# The request:
Rename "hedge of flowers" as "flower hedge" and write out again the lines from the one containing "How far is [124,63]" through the end of the records, leaving everything else unchanged.

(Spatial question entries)
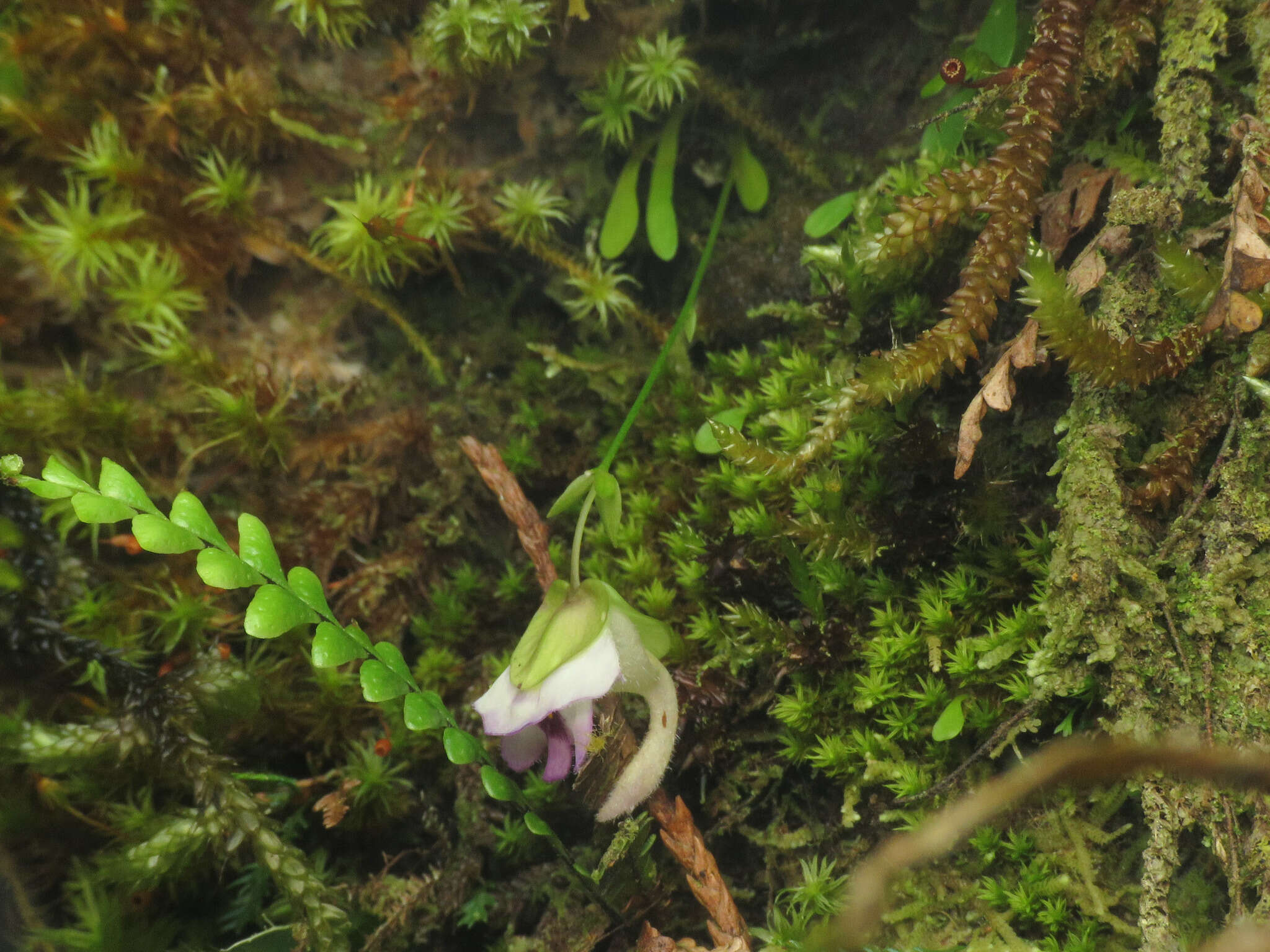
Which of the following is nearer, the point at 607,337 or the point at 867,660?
the point at 867,660

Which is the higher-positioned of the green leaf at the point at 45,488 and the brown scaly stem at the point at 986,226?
the brown scaly stem at the point at 986,226

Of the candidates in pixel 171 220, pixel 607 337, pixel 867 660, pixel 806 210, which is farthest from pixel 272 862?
pixel 806 210

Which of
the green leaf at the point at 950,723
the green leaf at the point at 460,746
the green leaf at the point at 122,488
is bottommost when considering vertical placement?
the green leaf at the point at 460,746

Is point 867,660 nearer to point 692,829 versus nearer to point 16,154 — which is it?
point 692,829

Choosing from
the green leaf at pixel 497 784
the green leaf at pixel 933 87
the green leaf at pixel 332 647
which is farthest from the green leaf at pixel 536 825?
the green leaf at pixel 933 87

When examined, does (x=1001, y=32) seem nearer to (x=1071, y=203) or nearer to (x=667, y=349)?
(x=1071, y=203)

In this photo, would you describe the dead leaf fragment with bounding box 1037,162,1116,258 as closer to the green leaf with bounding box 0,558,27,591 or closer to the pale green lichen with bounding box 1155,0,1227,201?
the pale green lichen with bounding box 1155,0,1227,201

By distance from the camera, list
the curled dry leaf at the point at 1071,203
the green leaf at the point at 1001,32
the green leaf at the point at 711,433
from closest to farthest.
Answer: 1. the curled dry leaf at the point at 1071,203
2. the green leaf at the point at 1001,32
3. the green leaf at the point at 711,433

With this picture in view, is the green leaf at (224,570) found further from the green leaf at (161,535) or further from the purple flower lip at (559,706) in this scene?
the purple flower lip at (559,706)
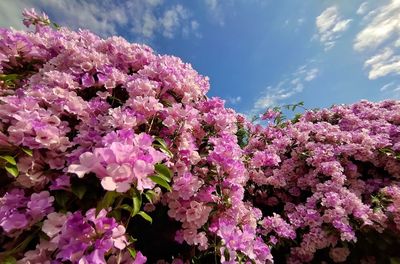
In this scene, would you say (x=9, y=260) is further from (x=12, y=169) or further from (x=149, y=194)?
(x=149, y=194)

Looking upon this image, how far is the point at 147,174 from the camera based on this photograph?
1.31m

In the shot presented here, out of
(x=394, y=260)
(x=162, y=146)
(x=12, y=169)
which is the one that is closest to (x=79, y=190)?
(x=12, y=169)

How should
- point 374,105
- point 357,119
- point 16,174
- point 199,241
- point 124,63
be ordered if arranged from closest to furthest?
point 16,174 < point 199,241 < point 124,63 < point 357,119 < point 374,105

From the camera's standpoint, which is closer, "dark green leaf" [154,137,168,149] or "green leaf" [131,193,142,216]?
"green leaf" [131,193,142,216]

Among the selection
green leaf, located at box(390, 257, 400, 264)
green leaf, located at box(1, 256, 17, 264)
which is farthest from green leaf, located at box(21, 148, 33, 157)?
green leaf, located at box(390, 257, 400, 264)

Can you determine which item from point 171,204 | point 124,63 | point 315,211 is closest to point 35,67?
point 124,63

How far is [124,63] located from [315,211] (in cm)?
229

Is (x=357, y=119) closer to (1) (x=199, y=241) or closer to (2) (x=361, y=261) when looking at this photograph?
(2) (x=361, y=261)

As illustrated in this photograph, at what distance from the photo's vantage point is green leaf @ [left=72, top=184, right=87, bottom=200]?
1.46 meters

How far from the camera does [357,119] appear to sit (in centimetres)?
463

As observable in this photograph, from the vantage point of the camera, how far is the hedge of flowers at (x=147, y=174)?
1.38m

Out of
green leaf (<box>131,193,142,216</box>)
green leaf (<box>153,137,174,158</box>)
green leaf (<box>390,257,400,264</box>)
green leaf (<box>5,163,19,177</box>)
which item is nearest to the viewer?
green leaf (<box>131,193,142,216</box>)

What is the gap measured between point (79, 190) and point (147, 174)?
0.40 m

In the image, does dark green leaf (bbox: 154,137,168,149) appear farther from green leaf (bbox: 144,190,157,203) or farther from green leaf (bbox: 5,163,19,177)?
green leaf (bbox: 5,163,19,177)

# Solution to this exercise:
How far is [124,63] located from [315,211] (in cm)?
229

Is (x=357, y=119) closer to (1) (x=199, y=241) or closer to (2) (x=361, y=261) when looking at this photograph?
(2) (x=361, y=261)

As illustrated in this photograph, at what distance from the photo's vantage point is green leaf @ [left=72, top=184, right=87, bottom=200]?
1.46 meters

How far from the camera does [357,119] appear to sit (in centimetres)?
463

As observable in this photograph, from the vantage point of the camera, how far is the flower hedge at (x=147, y=174)?
1.38m

Out of
green leaf (<box>131,193,142,216</box>)
green leaf (<box>153,137,174,158</box>)
green leaf (<box>390,257,400,264</box>)
green leaf (<box>5,163,19,177</box>)
which item is nearest to the viewer?
green leaf (<box>131,193,142,216</box>)

What is the gap measured between point (79, 190) and point (147, 174)?
0.40 m

In the image, does dark green leaf (bbox: 154,137,168,149) appear farther from green leaf (bbox: 144,190,157,203) or farther from green leaf (bbox: 5,163,19,177)?
green leaf (bbox: 5,163,19,177)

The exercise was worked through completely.